Ma ora che l’autostrada capace di unire cinque province attraversando la Lombardia da est a ovest è sulla rampa di lancio, arrivano anche i disagi. Come per esempio gli espropri. Sono 22mila quelli da fare lungo i 92 comuni attraversati su 87 chilometri, che diventano 157 se si considerano i 70 che interesseranno la viabilità locale.

E di questi ben 6mila sono nella Brianza monzese. Sono ben 28 su 55 i comuni che saranno attraversati dal colossale nastro d’asfalto. Sono spuntati come funghi anche i comitati anti-pedemontana. Nella sola Provincia di Monza, se ne contano oltre trenta. Tutti ferocemente agguerriti e arroccati sulle loro posizioni. Tutti disposti – almeno a parole – bloccare l’odiata super strada «vivi o morti». Gli interessi sono colossali: l’investimento stimato è di 4,7 miliardi di euro, di cui 1,2 finanziati dallo Stato, il resto col sistema del project financing.
----
■ **CONSEGNA**
Prosegui il brano sull'autostrada Pedemontana, riprendendo subito dopo l'ultima frase riportata.

Estratti di dati:
----
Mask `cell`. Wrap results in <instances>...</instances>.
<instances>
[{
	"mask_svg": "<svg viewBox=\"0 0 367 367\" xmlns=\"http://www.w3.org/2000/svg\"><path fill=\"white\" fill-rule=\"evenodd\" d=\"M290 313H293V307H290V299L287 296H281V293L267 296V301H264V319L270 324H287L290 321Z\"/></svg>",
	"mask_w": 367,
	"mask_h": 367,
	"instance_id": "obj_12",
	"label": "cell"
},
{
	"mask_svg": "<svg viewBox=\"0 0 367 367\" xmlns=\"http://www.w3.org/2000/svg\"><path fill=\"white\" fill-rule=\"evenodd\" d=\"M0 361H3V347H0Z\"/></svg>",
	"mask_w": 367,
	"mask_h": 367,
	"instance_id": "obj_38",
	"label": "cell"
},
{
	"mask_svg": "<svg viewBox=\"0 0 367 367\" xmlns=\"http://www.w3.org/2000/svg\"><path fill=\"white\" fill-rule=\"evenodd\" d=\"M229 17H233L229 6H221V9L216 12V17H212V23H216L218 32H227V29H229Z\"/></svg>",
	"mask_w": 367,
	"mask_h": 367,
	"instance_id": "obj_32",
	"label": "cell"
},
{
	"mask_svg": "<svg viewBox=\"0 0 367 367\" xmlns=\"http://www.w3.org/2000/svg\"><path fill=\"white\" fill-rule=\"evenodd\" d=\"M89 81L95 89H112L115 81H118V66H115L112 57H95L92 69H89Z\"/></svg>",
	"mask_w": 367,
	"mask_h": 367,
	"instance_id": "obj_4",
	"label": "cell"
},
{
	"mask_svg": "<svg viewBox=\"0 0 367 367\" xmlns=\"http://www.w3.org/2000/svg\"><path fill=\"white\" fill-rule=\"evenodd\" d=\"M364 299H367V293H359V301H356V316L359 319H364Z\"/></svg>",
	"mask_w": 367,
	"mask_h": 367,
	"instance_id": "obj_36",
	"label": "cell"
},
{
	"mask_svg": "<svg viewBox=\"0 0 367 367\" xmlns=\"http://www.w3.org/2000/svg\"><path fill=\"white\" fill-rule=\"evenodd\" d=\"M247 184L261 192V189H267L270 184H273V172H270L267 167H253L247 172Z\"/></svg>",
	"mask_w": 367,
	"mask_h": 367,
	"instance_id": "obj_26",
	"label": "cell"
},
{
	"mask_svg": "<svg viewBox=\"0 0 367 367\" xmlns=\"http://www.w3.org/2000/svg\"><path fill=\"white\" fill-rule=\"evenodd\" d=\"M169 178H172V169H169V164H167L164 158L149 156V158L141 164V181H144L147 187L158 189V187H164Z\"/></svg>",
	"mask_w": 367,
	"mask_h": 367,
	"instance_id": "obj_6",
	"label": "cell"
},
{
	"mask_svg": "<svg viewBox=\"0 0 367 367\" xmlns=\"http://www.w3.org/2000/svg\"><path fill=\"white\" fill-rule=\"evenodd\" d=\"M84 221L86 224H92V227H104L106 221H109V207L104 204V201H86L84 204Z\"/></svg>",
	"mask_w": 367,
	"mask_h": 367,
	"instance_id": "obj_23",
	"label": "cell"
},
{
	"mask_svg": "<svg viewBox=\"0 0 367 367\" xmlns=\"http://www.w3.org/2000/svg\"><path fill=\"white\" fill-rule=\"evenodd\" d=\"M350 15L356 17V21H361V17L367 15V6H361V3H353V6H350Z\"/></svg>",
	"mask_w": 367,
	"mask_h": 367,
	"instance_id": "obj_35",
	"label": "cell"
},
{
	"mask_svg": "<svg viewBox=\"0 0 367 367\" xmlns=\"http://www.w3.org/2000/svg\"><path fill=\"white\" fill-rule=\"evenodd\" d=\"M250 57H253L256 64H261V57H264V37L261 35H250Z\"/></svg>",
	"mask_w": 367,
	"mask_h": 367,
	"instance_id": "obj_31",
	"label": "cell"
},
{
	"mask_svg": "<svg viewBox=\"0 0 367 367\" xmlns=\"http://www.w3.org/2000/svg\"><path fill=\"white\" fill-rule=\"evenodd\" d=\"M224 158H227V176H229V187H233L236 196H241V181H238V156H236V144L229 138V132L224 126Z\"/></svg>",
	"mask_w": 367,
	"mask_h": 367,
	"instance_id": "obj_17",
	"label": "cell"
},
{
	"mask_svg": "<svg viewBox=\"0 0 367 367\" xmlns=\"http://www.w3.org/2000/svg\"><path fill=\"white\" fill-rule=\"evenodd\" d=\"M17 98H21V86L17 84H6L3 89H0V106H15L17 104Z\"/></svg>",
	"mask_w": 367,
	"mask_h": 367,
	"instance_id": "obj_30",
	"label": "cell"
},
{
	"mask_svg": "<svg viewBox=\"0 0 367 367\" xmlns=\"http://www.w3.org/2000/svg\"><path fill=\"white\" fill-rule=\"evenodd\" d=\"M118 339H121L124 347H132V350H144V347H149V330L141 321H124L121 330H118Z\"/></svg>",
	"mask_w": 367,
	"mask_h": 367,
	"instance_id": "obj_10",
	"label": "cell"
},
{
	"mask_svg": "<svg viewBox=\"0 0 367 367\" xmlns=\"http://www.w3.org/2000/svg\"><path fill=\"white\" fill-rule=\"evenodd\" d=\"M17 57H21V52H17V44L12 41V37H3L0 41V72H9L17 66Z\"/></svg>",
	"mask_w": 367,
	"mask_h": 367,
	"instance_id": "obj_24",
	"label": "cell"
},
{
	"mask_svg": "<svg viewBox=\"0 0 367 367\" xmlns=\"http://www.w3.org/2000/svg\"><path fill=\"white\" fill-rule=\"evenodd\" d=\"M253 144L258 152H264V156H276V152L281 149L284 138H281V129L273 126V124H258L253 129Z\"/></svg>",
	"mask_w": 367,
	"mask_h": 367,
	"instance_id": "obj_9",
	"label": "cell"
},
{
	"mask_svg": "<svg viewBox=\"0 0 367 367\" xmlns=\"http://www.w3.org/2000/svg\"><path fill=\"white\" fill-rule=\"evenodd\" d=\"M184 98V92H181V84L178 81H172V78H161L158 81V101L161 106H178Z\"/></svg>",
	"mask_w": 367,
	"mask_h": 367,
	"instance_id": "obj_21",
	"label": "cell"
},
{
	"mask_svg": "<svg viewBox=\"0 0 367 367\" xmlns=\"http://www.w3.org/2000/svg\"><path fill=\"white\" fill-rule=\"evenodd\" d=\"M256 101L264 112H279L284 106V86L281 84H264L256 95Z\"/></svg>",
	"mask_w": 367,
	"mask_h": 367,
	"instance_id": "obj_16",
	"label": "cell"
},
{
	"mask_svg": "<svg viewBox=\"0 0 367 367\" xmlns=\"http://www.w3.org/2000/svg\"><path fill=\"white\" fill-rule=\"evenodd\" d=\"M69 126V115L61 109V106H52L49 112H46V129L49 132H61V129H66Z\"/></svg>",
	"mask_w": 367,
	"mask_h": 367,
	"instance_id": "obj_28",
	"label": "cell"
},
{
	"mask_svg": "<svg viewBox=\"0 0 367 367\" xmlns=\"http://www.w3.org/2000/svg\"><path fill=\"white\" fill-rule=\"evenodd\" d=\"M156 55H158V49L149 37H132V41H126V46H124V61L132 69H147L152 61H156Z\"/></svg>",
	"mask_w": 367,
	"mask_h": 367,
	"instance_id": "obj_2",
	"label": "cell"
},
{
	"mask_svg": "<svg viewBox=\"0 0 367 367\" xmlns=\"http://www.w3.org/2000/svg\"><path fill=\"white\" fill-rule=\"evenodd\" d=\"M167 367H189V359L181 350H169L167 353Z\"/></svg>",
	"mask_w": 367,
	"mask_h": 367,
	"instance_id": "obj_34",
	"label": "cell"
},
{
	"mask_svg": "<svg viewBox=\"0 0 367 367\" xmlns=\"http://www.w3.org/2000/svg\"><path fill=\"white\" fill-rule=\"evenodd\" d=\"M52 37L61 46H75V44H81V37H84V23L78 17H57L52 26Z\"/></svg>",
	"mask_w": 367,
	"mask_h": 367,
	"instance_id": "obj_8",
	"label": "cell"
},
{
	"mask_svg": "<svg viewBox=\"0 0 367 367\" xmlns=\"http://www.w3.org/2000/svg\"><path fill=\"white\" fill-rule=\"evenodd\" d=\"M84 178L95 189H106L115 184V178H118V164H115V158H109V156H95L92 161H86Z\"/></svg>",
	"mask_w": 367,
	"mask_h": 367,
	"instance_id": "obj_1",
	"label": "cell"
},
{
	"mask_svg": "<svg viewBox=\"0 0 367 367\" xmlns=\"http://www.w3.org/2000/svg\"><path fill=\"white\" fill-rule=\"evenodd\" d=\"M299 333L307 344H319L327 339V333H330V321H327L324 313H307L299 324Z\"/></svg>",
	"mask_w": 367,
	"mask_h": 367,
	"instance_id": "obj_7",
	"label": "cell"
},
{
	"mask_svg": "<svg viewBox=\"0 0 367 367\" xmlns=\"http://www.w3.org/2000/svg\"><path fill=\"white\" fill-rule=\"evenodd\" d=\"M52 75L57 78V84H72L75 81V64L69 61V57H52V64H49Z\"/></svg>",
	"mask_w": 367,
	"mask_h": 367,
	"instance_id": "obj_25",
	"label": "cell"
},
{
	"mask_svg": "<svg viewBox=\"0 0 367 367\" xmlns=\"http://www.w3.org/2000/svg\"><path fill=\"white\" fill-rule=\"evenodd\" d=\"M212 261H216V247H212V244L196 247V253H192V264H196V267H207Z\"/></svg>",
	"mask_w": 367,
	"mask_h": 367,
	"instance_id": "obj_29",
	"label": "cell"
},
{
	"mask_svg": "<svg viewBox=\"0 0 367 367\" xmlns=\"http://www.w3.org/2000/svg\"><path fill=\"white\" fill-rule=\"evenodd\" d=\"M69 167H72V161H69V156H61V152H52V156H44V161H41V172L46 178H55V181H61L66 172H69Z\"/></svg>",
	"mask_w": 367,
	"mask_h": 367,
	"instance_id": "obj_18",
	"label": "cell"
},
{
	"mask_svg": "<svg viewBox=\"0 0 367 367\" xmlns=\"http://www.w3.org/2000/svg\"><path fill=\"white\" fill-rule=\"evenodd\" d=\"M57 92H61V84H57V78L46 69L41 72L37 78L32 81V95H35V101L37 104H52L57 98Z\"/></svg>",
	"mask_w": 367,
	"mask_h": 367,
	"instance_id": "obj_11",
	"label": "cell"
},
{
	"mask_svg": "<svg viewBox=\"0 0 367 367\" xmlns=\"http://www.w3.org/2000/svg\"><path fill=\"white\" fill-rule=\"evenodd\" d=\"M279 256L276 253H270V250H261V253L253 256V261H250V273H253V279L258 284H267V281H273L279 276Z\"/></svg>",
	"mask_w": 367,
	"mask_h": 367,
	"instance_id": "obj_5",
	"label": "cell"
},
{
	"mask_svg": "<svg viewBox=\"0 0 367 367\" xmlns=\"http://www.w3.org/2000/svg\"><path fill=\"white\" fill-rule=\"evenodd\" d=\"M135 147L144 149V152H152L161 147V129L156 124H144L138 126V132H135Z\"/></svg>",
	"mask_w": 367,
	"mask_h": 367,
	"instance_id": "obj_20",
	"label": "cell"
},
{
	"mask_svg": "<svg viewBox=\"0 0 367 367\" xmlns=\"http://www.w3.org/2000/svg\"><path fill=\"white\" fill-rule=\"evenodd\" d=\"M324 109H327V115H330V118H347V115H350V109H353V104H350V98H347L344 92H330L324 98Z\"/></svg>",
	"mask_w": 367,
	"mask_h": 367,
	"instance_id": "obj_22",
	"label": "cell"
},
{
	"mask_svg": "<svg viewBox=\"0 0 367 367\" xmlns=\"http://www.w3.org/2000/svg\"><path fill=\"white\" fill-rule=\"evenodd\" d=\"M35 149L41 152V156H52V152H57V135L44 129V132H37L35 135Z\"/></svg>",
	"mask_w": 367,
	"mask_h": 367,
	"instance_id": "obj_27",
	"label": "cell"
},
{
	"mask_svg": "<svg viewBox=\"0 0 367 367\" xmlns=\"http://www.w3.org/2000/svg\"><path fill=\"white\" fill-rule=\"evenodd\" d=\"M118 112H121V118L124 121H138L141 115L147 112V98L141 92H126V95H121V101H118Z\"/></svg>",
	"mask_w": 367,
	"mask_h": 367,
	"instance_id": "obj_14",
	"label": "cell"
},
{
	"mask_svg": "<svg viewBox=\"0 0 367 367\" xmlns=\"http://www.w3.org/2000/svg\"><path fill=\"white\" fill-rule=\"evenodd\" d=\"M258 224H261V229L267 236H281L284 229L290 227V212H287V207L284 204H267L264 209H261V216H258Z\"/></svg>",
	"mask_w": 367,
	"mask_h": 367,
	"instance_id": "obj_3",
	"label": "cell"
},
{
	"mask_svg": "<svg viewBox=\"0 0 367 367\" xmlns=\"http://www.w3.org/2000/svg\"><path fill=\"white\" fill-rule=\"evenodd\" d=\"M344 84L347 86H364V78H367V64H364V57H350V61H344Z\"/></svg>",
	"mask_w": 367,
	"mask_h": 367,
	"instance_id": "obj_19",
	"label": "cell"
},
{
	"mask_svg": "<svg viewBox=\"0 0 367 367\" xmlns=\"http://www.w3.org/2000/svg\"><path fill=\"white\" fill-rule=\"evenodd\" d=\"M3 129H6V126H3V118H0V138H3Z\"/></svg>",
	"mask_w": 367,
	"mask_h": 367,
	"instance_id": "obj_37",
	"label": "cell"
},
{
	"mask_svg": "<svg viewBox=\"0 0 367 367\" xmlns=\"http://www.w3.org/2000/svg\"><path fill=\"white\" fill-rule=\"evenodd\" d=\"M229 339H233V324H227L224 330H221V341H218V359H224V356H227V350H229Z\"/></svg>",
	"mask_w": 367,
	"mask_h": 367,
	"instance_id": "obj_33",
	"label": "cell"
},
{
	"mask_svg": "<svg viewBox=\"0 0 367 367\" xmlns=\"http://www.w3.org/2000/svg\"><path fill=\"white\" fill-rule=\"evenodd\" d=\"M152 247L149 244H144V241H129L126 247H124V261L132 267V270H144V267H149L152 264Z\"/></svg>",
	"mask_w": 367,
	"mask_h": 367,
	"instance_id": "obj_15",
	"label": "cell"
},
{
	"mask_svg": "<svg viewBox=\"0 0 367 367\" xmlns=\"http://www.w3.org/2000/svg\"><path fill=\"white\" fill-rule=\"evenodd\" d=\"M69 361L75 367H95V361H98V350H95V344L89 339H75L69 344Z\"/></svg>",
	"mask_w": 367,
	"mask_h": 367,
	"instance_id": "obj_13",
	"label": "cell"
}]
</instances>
----
■ **LA TUA RISPOSTA**
Ma anche gli ostacoli da superare sono enormi. «Alla società Pedemontana – spiega l’Ad Vincenzo Perrone – sono arrivate ben 2.700 lettere di contestazioni. E il desiderio è di dialogare in modo costruttivo con tutti». Sono 70 gli edifici residenziali e produttivi che dovranno essere abbattuti: 24 tra imprese ed esercizi commerciali e 46 abitazioni. Tra gli espropriati, troviamo, numerose banche, aziende, e perfino l’Ente di sostentamento del clero. Ma soprattutto cittadini. Tanti, tantissimi privati cittadini che si sentono danneggiati e defraudati di un diritto privato.

Per ciascuna delle particelle catastali contestate bisognerà contattare i proprietari, accordarsi sul prezzo, chiudere la partita in via amichevole per evitare lungaggini. Un immenso rompicapo che richiede infinita pazienza e nervi saldi. Anche perché i tempi di realizzazione sono mozzafiato: entro il 2015 dovranno essere ultimate le tratte che vanno da Lomazzo, in provincia di Como, a Osio Sotto, in provincia di Bergamo, attraversando l’intera Brianza. Altrimenti, scatteranno le penali. E saranno dolori. In Brianza c’è viva preoccupazione.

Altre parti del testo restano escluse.